Together with Education Scotland and local government, work with the RICs to ensure that they have adequate capacity and resources, and that they are flexible enough and sufficiently motivated to support innovative ways of working that directly impact on learning and teaching.
Together with Education Scotland and local government, provide funding and support for RICs to take forward regional pedagogical networks linked to teaching and learning, to share and develop promising practices linked to CfE.
Work with universities and other providers to further develop and implement the educational research strategy published in 2017. This will enhance the system’s capacity for independent research and evaluation, and build a Scottish empirical evidence base.
The Scottish Government accepts this recommendation. We are liaising with the Scottish Council of Deans of Education (the body which represents Schools of Education in the universities in Scotland that contribute to initial teacher education accredited by the General Teaching Council of Scotland) regarding their proposal for a way forward for educational research in Scottish Higher Educational Institutions (HEIs). The proposal outlines how educational research can contribute to the research strategy, and build a Scottish empirical evidence base and research capacity within HEIs. We are also refocusing the Academic Reference Group for the research strategy to help facilitate a positive and constructive dialogue between the educational research community and the Scottish Government. As such, for this year’s meeting (1 November 2018) we have decided to keep membership to academic colleagues. This in turn will in turn help us to continue to take forward the work of the research strategy.
Work with Education Scotland and local government to strengthen efforts across all RICs to continue to support professional collaboration and trust in and across schools and classrooms.
The Scottish Government accepts these recommendations. The Scottish Government recognises that enhancing regional capacity for improvement is critical and that is why we have made available up to £10 million through the RICs and Education Scotland during this school year.
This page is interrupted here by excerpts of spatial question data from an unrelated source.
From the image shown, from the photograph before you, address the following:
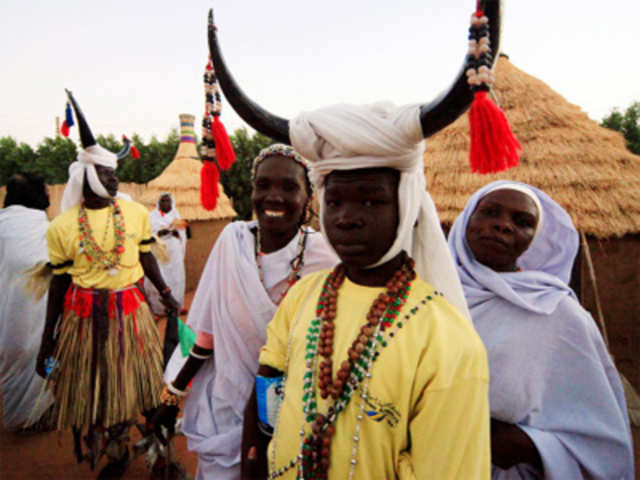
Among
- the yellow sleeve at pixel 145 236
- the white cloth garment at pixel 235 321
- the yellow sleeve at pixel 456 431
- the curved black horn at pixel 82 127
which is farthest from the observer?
the yellow sleeve at pixel 145 236

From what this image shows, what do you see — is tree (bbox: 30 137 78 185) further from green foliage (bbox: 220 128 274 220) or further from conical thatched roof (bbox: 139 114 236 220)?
green foliage (bbox: 220 128 274 220)

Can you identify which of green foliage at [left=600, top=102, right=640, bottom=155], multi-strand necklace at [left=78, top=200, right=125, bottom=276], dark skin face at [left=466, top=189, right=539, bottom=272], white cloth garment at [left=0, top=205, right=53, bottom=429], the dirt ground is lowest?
the dirt ground

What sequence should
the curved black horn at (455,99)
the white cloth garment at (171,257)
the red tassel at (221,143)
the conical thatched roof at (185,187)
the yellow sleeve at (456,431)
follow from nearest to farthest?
the curved black horn at (455,99) → the yellow sleeve at (456,431) → the red tassel at (221,143) → the white cloth garment at (171,257) → the conical thatched roof at (185,187)

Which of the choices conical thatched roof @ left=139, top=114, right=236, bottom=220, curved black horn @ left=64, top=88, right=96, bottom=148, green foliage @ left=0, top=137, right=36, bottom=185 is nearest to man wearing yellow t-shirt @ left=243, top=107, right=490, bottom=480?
curved black horn @ left=64, top=88, right=96, bottom=148

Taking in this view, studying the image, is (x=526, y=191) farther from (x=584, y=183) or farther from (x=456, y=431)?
(x=584, y=183)

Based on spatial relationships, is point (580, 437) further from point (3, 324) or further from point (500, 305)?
point (3, 324)

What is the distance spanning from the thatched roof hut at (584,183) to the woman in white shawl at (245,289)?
4.08 meters

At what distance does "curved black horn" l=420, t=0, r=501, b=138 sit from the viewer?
2.92ft

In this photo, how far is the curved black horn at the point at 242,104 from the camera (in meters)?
1.26

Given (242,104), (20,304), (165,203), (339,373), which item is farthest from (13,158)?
(339,373)

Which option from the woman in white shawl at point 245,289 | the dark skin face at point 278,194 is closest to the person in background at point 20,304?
the woman in white shawl at point 245,289

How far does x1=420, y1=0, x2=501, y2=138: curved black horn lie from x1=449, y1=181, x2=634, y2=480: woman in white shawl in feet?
2.98

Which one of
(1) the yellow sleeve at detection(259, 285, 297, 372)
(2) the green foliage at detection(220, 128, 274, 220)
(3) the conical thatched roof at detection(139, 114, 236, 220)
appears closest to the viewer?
(1) the yellow sleeve at detection(259, 285, 297, 372)

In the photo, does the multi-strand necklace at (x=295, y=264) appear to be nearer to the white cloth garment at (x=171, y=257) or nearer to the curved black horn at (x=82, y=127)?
the curved black horn at (x=82, y=127)
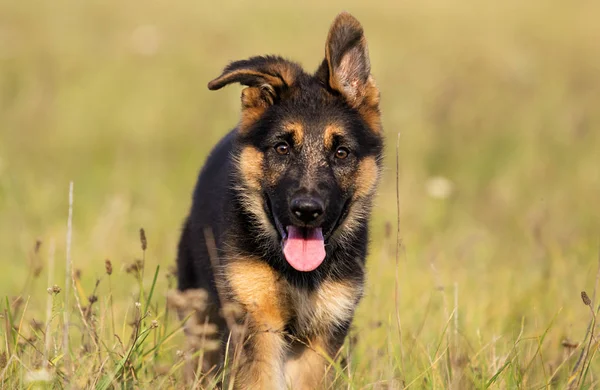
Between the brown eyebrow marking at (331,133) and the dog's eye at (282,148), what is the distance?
0.65 feet

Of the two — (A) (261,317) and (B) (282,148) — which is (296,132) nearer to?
(B) (282,148)

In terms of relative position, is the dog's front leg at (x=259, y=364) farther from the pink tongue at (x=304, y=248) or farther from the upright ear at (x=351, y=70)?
the upright ear at (x=351, y=70)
To help address the ICEA’s recommendations, we have agreed with local government that this funding should support the collaboratives in enhancing regional capacity, which directly impacts on learning and teaching, including in the following areas:
- to establish and embed collaborative approaches to improvement across each region – this could include activities to support professional collaboration, pedagogical networks and new ways of working
- to deliver region-wide activities which address poverty related disadvantage, including mitigating the impact of rural poverty
- to embed and support leadership development and school empowerment across each RIC; and
- to put in place the necessary infrastructure to increase their reach, in order to provide responsive and enhanced educational support to schools across their region
Education Scotland is evolving to deliver hands-on advice, support, and guidance via the RICs. Education Scotland will support the RICs and through them, schools, over this academic year and beyond. Education Scotland is currently making the transition to a regional delivery model, with a collective and collaborative approach at national, regional and local levels. In time, Education Scotland will deploy most its education staff to work alongside leaders and other frontline practitioners through the RICs, motivating change and providing specialist support. Education Scotland is currently recruiting for a significant increase in staff and the regional delivery model will evolve over time as new staff are recruited.